:: Source text ::
In [1]:
import numpy as np
import pandas as pd
import matplotlib.pyplot as plt
plt.style.use('ggplot')
%matplotlib inline

### 1.1 Reading data from a csv file

The `csv` format ([comma-separated values](https://en.wikipedia.org/wiki/Comma-separated_values)) is the most common file-based format to exchange data. The format is not standardized, and you will encounter many varieties in practice - for instance, how values are separated (not always by comma!), how `string` values are represented, or how dates are represented. It is quite important to know how you can translate these different formats to workable standard.

`pandas` can read data from a `csv` file using the `read_csv` function with numerous options to parse the file contents.
:::
- _The problem_: In the text on reading CSV files, which pandas function reads data from a csv file? The records have nothing to do with this.
:: Material provided ::
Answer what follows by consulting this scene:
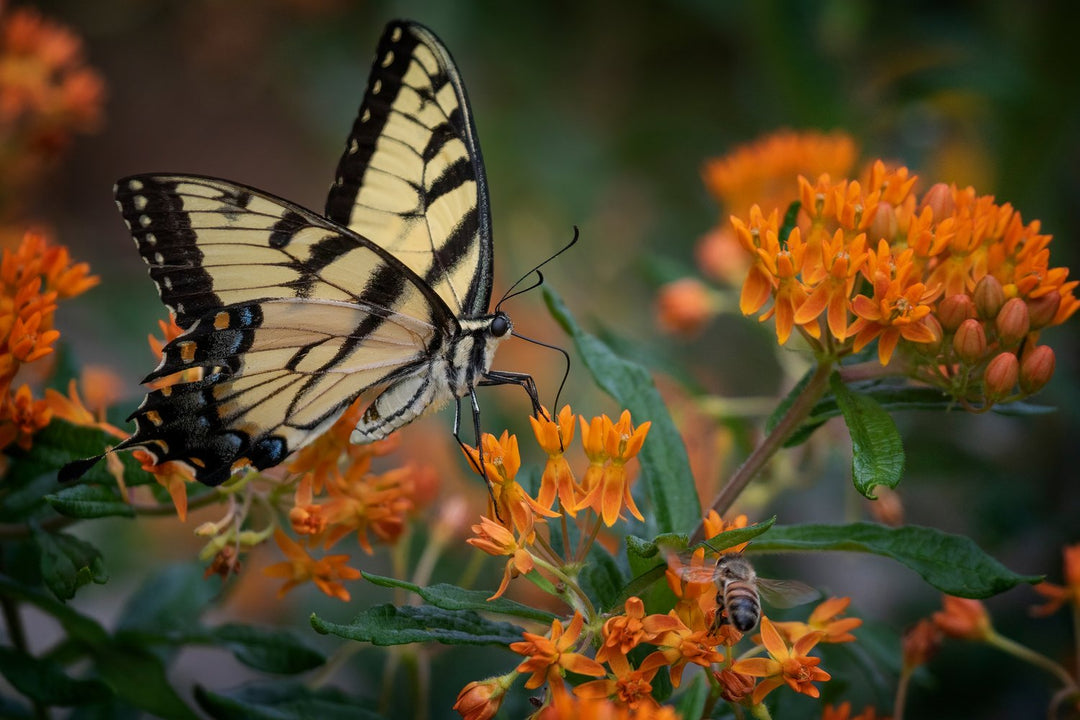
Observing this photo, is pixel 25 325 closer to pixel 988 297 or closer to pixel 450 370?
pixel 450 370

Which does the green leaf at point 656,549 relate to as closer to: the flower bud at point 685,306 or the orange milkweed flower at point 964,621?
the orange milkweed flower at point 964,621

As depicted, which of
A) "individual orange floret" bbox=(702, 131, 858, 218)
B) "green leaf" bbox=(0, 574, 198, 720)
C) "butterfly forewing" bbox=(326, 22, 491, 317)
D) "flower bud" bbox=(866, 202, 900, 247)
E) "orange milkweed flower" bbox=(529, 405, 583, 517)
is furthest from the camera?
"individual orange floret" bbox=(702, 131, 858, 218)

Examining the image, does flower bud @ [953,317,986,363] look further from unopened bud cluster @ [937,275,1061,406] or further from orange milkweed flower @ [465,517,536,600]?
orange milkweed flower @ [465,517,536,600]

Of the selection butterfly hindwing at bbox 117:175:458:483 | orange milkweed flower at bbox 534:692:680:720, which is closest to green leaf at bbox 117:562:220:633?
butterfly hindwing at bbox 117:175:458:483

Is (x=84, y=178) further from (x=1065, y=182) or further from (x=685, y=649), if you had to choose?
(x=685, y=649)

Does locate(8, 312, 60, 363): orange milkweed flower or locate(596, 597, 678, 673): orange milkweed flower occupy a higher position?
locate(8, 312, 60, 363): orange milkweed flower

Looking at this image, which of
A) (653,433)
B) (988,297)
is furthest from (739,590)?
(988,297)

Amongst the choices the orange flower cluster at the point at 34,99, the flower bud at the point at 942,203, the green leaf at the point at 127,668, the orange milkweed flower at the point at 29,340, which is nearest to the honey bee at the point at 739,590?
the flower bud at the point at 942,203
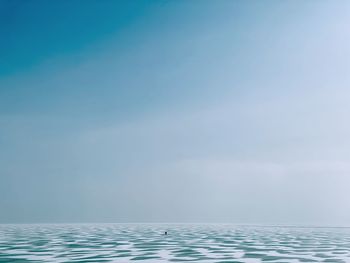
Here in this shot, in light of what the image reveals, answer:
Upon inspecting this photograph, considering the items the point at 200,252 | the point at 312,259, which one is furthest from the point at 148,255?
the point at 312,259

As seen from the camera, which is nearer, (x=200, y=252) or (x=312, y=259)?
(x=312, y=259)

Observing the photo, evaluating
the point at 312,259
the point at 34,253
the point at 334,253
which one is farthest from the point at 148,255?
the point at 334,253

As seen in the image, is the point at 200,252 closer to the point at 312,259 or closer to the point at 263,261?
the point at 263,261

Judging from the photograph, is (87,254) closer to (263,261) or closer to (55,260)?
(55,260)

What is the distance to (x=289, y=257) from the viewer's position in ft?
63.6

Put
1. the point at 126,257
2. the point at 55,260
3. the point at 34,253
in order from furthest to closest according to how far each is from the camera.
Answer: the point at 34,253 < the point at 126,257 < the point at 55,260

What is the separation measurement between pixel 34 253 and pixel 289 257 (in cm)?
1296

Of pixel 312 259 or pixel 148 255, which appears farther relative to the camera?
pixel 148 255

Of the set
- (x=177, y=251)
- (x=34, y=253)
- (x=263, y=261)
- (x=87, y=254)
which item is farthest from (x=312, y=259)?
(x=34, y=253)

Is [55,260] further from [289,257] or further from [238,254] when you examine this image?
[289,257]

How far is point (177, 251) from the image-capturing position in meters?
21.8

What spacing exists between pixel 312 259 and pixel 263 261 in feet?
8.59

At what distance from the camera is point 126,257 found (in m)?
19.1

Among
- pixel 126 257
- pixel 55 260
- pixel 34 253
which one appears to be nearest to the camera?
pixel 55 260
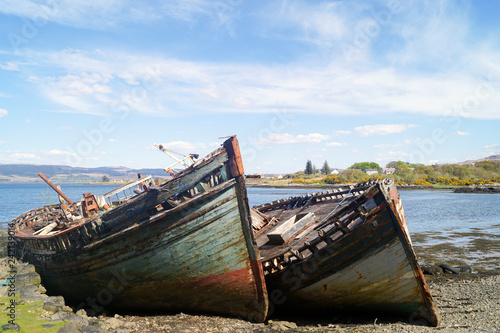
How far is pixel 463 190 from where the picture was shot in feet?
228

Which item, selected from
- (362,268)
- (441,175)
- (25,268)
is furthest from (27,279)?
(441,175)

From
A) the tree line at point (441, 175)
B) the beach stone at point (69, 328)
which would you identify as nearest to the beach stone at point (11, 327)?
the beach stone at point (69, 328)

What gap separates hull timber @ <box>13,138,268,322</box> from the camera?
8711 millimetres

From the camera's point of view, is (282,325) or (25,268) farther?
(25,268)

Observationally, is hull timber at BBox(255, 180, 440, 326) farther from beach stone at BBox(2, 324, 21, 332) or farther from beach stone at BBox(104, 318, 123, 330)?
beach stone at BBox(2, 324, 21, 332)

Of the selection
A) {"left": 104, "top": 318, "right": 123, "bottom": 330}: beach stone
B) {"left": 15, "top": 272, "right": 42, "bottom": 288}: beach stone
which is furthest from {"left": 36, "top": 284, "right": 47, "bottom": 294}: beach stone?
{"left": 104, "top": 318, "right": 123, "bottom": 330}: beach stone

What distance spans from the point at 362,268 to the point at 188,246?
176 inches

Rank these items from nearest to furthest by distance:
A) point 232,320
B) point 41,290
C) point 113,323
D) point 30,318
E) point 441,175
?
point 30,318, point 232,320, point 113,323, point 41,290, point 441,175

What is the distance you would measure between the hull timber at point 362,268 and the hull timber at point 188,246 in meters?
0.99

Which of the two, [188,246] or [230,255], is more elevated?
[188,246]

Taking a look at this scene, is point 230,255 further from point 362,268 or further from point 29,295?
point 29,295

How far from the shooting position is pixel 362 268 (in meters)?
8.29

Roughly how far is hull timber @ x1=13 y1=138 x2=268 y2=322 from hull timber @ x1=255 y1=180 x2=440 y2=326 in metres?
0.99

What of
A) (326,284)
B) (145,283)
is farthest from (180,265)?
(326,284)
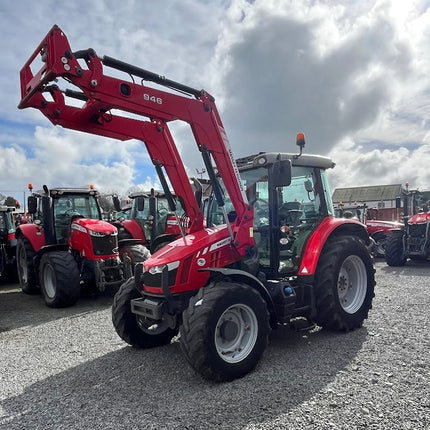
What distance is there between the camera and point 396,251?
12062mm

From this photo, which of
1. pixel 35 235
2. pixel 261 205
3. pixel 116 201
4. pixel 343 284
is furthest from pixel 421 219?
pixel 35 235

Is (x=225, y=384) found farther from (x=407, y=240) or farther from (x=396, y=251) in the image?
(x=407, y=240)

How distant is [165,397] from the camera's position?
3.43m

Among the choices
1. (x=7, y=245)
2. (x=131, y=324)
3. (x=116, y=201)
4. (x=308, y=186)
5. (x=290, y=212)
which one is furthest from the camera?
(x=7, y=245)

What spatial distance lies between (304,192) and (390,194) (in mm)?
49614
:::
- _Reply to the exercise_: The `read_csv` function.